Stories from the frontline of beauty: 1860-1960. Pain Pleasure Power.

 

From the popular historian and author of Among the Bohemians and How Was It For You? comes a new offering, unbuttoning the multi-layered, hundred-year-history of women’s lives through fashion and beauty from 1860 to 1960.

Encompassing two world wars and a revolution in women’s rights, All the Rage tells the story of western female beauty over a one hundred-year period, chronicling its codes, its contradictions, its lies, its highs, and its underlying power struggle.

 

Read on for an the prologue of All the Rage by Virgina Nicholson

 

Prologue

 

Until I was twelve, my family spent every summer holiday at a pretty farmhouse under the South Downs, called Charleston. It was here that my grandmother, the artist Vanessa Bell, lived, loved and painted until her death in 1961. Today, Charleston is a museum – ‘the Sussex home of the Bloomsbury Group’ – where thousands of visitors come to admire the miscellany of paintings, textiles, ceramics and furniture that she accumulated in this rural retreat, with its simple rooms transfigured by glowing pattern, ample goddesses and Matisse-style goldfish. This was ‘Nessa’s’ house: a place of colourful creativity, smelling of turpentine, lavender and old books. A place of freedom to dream, and limitless horizons.

 

As children we slept in the roomy attic. Its corner was curtained off, and if you pulled the drape aside it revealed a forgotten jumble of fantastical, musty dressing-up things: medieval-style gowns with jagged sleeves, velvet cloaks with sequinned collars, brocaded skirts, kimonos, cummerbunds and caftans, all of them promising fantasy-fulfilment and fairy-tale adventure. I don’t know who these gaudy garments had been created for. The visitors to Charleston – writers, intellectuals, artists and performers – loved theatricals, so maybe my great-aunt Virginia Woolf, Vanessa’s younger sister, dressed up in them. The economist John Maynard Keynes was a regular guest, with his flamboyant Russian ballerina wife, Lydia Lopokova, so it’s possible that she danced in them. In the hotograph my mother took of me in 1959, I’m decked out as a rather stagy princess. At other times I might have been Maid Marian, a mermaid, a ghost or the goddess Athene.

 

The world I grew up in was one in which art and make-believe were nourished, where everyday objects were decorated. I think I was born with a consuming interest both in what we wear and in how we look. Or perhaps the seeds of that fascination were planted sixty-odd years ago as I pulled a motley, moth-eaten gown off its hanger and struggled to find the sleeves, or when my older cousin gave me the tempting gift of a box of Leichner greasepaints. Either way, clothes, hairstyles and make-up have always had, for me, the character of an adventure.

 

My father, Quentin Bell, was an intellectually voracious man: an art historian, a painter and sculptor, a biographer and a teacher – and as I grew up I began to learn from him about one of his special subjects, the history and iconography of female finery.

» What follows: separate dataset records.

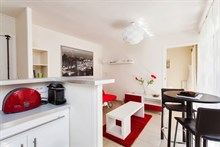 spacious apartment of 334 sq ft, furnished for 2 to 4 guests to rent in paris rue de Montorgueil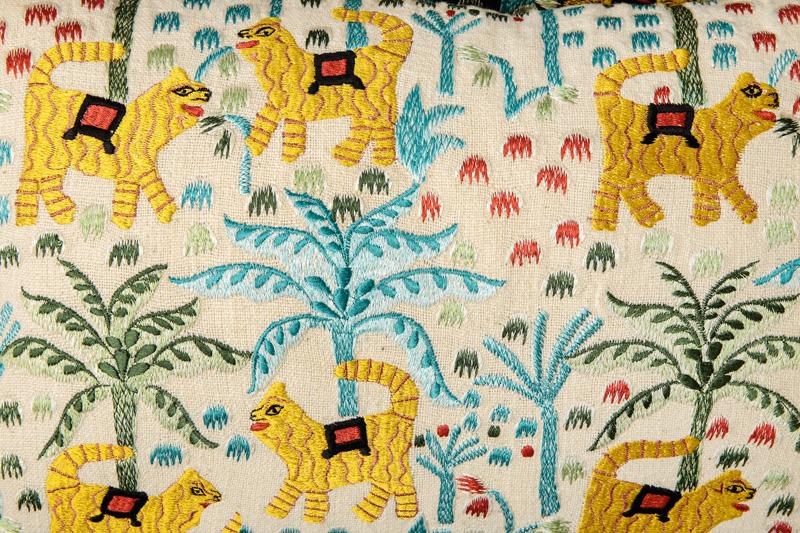 ジャングル刺繍レクタングルクッション(2カラー) M26-1653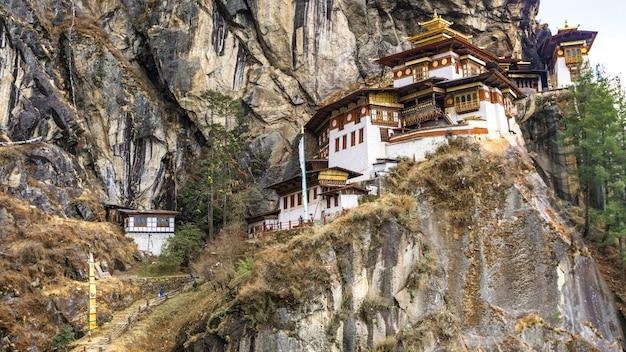 Taktshang goemba temple sulla montagna della scogliera
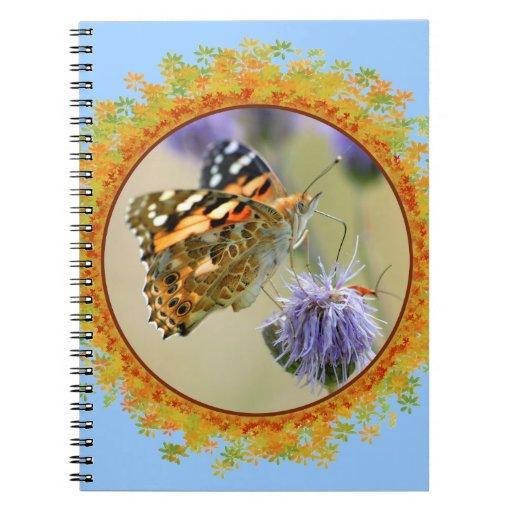 Mariposa pintada de la señora que alimenta en el m libretas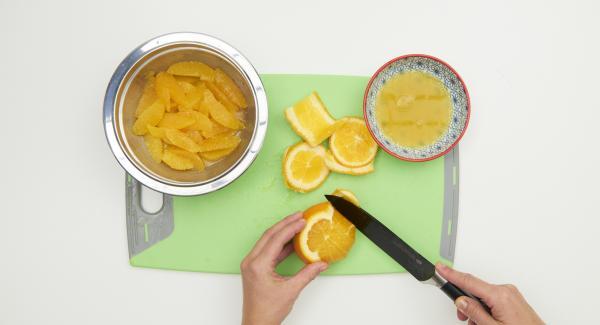 Pelare le arance e rimuovere la parte bianca esterna. Staccare gli spicchi e raccogliere il succo.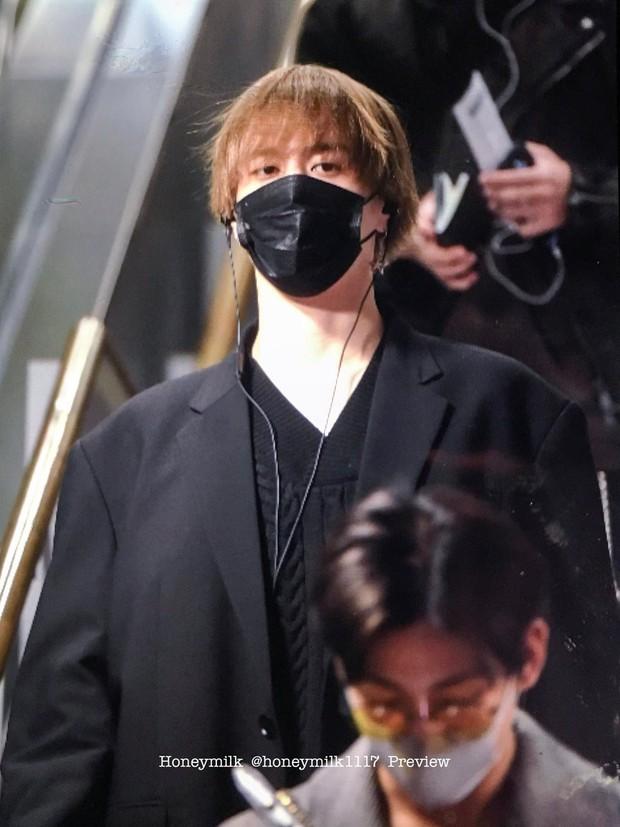 GOT7 tại sân bay Hàn sang Việt Nam: Bambam sành điệu, JB và Jinyoung bịt khẩu trang vẫn điển trai khó cưỡng - Ảnh 11.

My mother, Anne Olivier Bell, whose reputation as an editor and scholar rests on her ground-breaking work editing Virginia Woolf’s diaries, was equally formative; she taught me to sew, and steered my taste in clothes. Thanks to them, it’s second nature for me to notice people’s choice of dress, and to speculate about how they choose to present themselves and their bodies to the world.

 

This book has grown out of that fixation. And – focussing specifically on women’s relationship with their appearance – it has become a quest to discover what their daily choices declare. More precisely, it also asks, is our style our own, or has it been historically determined by external, often political forces? Who decides on the kind of face we show to the world, and whose approval are we seeking when we get ready to confront it each day? What are the roles played by custom, colour and class? Since the mid-nineteenth century the mutations of the ideal woman’s body shape have perhaps been more extreme than at any period of history. The female silhouette has expanded and contracted, metamorphosing from the outline of a lampshade to that of an hourglass, from a cone to a column. Women’s busts were lowered and raised, inflated and flattened. Until the turn of the twentieth century legs and feet were suppressed, after which – with several interruptions – they became increasingly visible. My research has taken me on a joyful and multi-storeyed quest in search of the tea gown, ‘enamelling’, bust developers, ‘rational’ dress, the Marcel wave, the waspie, beauty contests, Gibson girls, the bob, the banana skirt, knickers, suntans, radioactive corsets and ‘Flatterettes’.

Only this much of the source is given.